Minggu, 25 April 2010

Dalam dunia pewayangan, yang berinduk dari Ramayana dan Mahabharata, dikenal banyak wanita yang memang berjiwa satriya. Satriya di sini bukan berarti pandai berperang, tetapi memiliki ketahanan mental spiritual yang melebihi satriya. Kita sebut saja, ada Dewi Shinta (isteri Rama), Dewi Wara Sembadra (isteri Arjuna), Dewi Drupadi (isteri Pendhawa), Srikandhi (isteri Arjuna).
Dewi Shinta
Dewi Shinta merupakan tititsan bidadari yang bernama Dewi Sri. Tokoh ini menjadi fokus utama dalam kisah Ramayana. Dewi Shinta merupakan Putra Prabu Riskala di Negara Darawati. Raja Darawati semula hatinya sangat bersedih karena belum juga memiliki putra, ia kemudian berendam di dalam air. Ketika berendam itu, dia melihat dari kejauhan tampaklah ada sinar kemerah-merahan dari sebuah gendaga yang terapung. Prabu Riskala terkejut setelah mengetahui kalau di dalam gendaga itu ada bayi yang sangat jantik jelita, dinamailah dirinya Dewi Shinta. Menurut versi lain Shinta merupakan putra Prabu Janaka di Negara Mantilireja. Shinta merupakan isteri Ramabadra/Ramawijaya dari Negara Ayodya, dari perkawinan itu menghasilkan dua putra yang bernama Lawa (Rawabatlawa) dan Kusa (Ramakusa).

* * *

- _Yang Dikerjakan_
**a.** Jawablah pertanyaan berikut berdasarkan kutipan tentang tokoh wanita pewayangan:
(i) Siapa suami Dewi Wara Sembadra?
(ii) Negara mana yang dipimpin Prabu Riskala?
(iii) Siapa nama dua putra Shinta dari perkawinannya dengan Ramabadra/Ramawijaya?
**b.** Ringkaslah paragraf dalam kutipan tentang tokoh wanita pewayangan yang diawali "Dewi Shinta merupakan" menjadi daftar butir singkat tanpa menghilangkan fakta utamanya.
Materi di bawah ini berasal dari sumber yang berbeda.

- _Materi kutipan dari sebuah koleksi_
* * *

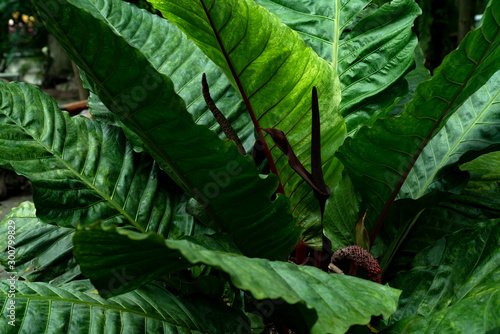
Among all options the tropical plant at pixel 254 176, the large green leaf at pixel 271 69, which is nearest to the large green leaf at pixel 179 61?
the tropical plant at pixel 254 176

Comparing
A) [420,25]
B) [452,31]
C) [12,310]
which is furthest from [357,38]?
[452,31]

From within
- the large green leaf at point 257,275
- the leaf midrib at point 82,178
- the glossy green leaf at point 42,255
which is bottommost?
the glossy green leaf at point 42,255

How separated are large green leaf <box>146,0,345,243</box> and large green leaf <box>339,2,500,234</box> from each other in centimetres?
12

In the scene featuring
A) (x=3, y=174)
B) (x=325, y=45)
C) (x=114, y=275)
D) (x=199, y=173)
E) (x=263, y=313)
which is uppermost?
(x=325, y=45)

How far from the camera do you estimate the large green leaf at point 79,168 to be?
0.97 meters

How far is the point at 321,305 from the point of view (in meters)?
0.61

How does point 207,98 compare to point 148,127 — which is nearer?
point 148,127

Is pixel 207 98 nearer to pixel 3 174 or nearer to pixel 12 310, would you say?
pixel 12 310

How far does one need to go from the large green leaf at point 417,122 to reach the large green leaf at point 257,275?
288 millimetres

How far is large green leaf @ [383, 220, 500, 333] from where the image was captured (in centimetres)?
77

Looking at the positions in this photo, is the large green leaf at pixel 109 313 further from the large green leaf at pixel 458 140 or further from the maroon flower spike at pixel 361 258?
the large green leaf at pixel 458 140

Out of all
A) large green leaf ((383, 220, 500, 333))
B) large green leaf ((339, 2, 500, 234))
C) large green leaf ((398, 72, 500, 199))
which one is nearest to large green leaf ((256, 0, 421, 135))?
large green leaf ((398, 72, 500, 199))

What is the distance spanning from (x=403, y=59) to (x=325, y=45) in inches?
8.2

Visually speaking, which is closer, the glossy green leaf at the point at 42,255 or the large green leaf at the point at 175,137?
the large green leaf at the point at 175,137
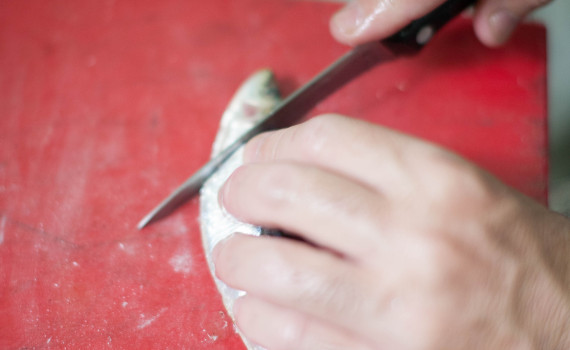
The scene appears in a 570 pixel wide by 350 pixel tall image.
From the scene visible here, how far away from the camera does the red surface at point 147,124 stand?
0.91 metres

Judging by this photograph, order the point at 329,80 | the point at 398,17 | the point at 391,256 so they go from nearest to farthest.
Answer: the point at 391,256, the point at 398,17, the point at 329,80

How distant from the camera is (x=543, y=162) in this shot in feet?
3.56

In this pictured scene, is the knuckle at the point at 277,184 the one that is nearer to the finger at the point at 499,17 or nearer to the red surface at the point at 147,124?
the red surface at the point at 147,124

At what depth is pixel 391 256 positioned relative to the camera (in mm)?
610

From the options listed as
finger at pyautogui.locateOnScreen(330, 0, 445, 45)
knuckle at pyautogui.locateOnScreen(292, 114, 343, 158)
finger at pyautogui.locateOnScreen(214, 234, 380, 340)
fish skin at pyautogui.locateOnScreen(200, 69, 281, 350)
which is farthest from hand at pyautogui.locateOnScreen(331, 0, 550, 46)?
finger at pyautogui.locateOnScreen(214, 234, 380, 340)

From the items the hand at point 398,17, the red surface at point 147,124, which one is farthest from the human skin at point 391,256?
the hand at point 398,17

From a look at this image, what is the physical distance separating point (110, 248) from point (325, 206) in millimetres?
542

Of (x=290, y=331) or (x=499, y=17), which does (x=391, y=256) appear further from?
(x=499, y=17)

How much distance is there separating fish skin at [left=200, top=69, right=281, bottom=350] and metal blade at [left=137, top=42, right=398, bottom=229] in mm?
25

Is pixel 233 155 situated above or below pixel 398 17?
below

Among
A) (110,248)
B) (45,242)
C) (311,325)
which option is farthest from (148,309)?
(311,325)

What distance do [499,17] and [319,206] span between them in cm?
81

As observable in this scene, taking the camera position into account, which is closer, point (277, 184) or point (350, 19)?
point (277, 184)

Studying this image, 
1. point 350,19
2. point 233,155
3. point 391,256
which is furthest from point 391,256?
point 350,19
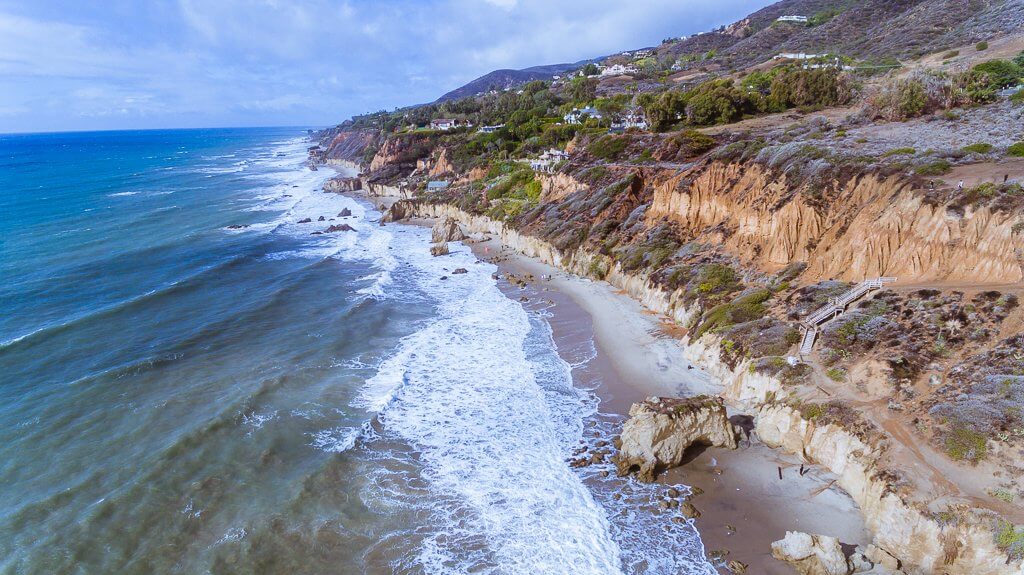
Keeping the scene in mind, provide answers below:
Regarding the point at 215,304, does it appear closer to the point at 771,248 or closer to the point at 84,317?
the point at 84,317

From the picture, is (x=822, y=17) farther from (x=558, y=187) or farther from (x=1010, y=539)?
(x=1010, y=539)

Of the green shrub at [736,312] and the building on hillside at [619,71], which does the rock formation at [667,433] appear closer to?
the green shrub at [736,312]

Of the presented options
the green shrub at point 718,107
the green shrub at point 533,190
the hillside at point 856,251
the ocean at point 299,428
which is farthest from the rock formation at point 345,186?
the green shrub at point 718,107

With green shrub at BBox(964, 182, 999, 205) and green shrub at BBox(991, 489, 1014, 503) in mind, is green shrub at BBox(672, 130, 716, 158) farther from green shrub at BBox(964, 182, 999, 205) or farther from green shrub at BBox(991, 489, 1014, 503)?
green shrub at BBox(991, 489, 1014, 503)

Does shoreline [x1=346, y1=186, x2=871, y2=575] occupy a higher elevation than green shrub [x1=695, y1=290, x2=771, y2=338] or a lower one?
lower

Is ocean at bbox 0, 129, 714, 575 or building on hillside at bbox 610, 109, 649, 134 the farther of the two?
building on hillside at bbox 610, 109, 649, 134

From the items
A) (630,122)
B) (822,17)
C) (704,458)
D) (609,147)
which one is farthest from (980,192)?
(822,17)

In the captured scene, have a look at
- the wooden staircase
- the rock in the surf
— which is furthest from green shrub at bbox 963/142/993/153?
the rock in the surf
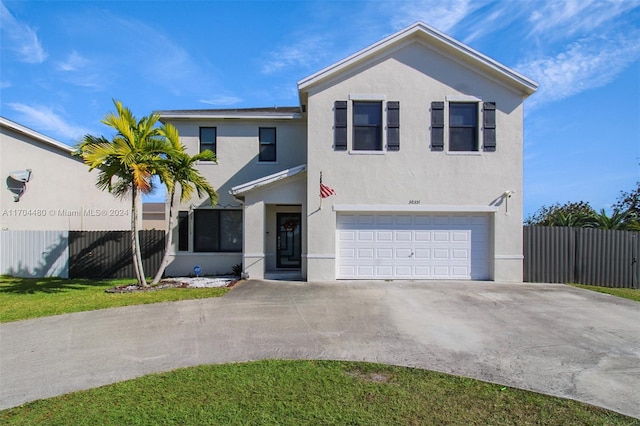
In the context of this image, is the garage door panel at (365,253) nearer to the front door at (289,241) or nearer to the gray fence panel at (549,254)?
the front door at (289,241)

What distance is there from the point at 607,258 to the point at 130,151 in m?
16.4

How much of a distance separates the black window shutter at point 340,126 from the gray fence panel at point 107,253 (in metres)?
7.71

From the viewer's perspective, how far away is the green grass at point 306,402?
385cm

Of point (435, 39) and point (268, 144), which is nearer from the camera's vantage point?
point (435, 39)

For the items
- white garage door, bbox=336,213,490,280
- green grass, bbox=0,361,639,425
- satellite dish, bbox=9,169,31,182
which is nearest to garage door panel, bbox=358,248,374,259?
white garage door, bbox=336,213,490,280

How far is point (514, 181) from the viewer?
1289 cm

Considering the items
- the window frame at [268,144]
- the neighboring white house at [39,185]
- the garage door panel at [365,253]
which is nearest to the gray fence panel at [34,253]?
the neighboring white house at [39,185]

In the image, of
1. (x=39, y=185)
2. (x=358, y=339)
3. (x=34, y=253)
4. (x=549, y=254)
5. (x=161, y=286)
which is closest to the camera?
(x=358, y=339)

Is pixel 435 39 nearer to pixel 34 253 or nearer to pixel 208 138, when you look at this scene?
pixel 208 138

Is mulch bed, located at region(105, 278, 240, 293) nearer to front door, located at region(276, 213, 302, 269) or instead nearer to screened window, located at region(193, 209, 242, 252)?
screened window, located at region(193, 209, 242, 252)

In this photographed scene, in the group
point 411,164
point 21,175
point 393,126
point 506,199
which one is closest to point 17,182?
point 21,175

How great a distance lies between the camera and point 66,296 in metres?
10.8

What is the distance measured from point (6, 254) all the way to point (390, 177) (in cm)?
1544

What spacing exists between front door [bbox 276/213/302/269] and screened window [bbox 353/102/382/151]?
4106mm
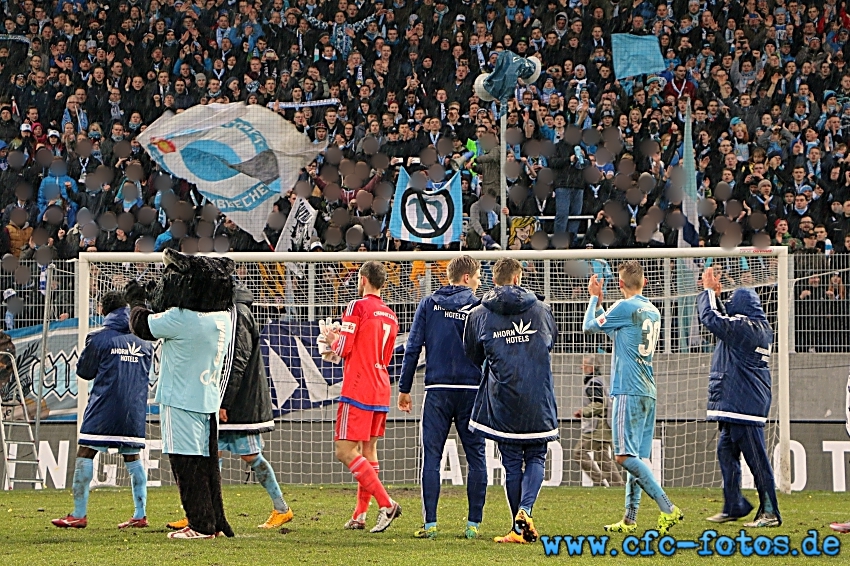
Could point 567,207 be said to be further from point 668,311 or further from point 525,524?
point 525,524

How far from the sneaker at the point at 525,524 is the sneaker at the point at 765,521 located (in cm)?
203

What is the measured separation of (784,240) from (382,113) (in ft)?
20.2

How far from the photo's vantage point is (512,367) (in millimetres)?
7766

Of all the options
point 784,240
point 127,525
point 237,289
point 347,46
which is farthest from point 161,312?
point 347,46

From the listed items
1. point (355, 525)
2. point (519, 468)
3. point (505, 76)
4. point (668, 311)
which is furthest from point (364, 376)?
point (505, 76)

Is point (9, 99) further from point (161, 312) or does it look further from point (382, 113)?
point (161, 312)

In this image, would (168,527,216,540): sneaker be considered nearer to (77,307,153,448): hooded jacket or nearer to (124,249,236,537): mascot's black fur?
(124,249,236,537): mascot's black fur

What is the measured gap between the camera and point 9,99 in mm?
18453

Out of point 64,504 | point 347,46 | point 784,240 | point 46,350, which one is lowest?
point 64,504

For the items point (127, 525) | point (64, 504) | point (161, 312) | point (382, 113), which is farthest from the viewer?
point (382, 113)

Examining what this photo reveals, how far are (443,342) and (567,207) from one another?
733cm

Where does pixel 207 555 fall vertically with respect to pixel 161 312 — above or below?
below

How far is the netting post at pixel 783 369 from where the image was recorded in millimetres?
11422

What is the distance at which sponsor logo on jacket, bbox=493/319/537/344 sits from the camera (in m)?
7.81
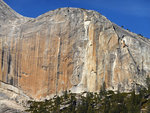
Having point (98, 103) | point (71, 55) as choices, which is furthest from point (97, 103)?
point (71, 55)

* * *

- _Jawaban Tiap Tugas_
**a.**
(i) Arjuna.
(ii) Negara Darawati.
(iii) Lawa (Rawabatlawa) dan Kusa (Ramakusa).

**b.**
- Dewi Shinta adalah titisan bidadari Dewi Sri dan tokoh utama dalam kisah Ramayana.
- Ia putra Prabu Riskala dari Negara Darawati.
- Prabu Riskala bersedih karena belum berputra, lalu berendam di air.
- Saat berendam, ia melihat sinar kemerahan dari sebuah gendaga yang terapung.
- Di dalam gendaga itu ada seorang bayi jelita, yang kemudian dinamai Dewi Shinta.
- Menurut versi lain, Shinta putra Prabu Janaka dari Negara Mantilireja.
- Shinta menjadi istri Ramabadra/Ramawijaya dari Negara Ayodya.
- Dari perkawinan itu lahir dua putra, Lawa (Rawabatlawa) dan Kusa (Ramakusa).